The Fed will keep propping up the economy, said Binyamin Appelbaum in The New York Times. That was the main message Fed chairwoman Janet Yellen delivered this week when she appeared before the Senate Banking Committee to deliver the central bank's semiannual monetary policy report. While she acknowledged that "important progress has been made in restoring the economy to health and in strengthening the financial system," Yellen clearly remains concerned about unemployment and the strength of the recovery. Last week, the Fed announced plans to end its controversial bond-buying program, known as quantitative easing, by October, but it is still "in no hurry to start increasing short-term interest rates." In some ways, that cautious approach "is actually contributing to the sense of stability," even as it is "likely to reinforce a sense of complacency among investors" who view the Fed as "committed to its policy course."

Yellen is wise to be cautious, said Ylan Mui at The Washington Post. With quantitative easing winding down, the Fed is trying to figure out what to do next. After all, there are high stakes facing the central bank: "Move too fast or too abruptly, and the fragile recovery could falter." But the Fed can't afford to move too slowly, either. "Years of ultra-low interest rates have boosted stock markets to record highs — levels some worry are unsustainable." Even Yellen herself is aware of this, remarking that "valuations appear stretched" in some sectors.

But don't call it a bubble just yet, said Neil Irwin in The New York Times.

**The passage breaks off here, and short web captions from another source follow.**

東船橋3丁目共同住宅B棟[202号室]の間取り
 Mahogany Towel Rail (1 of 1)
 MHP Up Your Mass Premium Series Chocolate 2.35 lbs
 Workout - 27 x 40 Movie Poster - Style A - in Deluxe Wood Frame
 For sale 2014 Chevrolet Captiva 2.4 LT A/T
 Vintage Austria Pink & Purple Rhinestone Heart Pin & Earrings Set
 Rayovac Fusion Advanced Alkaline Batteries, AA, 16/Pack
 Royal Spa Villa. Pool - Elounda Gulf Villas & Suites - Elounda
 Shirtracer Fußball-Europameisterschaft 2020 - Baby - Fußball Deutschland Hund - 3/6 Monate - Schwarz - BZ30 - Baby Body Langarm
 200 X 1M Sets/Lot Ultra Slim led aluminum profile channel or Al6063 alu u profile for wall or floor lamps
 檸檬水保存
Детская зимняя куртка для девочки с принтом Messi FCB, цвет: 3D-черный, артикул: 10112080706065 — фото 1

While Yellen and the Fed "have taken note" of rising asset prices, "she does not buy the theory that there is a bubble forming." She does, however, seem worried about "pockets of froth in markets," particularly when it comes to junk bonds. The Fed is keeping its eye on another sector, too. In its monetary policy report, the central bank said valuations in the social media and biotech industries were "substantially stretched." That could be "the first formal hint that Fed officials see the boom in prices for unproven businesses" in those sectors as a sign of another potential bubble. On the plus side, regulators seem to be monitoring the situation closely, as Yellen "wants to ensure that if there is indeed some bubbling in these particular markets," when that bubble bursts, it won't bring down the entire banking system.

For now, the Fed is in "watch-and-wait mode," said John Makin at Real Clear Markets. But how long can that last? "Eventually the realization will dawn that the only way to get the economy moving again is to work on the supply side." That means increasing capital spending and boosting employment. But those kinds of measures lie "outside the purview of the Fed's traditional responsibilities." That said, a cue from Yellen could "actually prompt the White House and Congress to end their stalemate and begin to undertake steps to help the economy grow."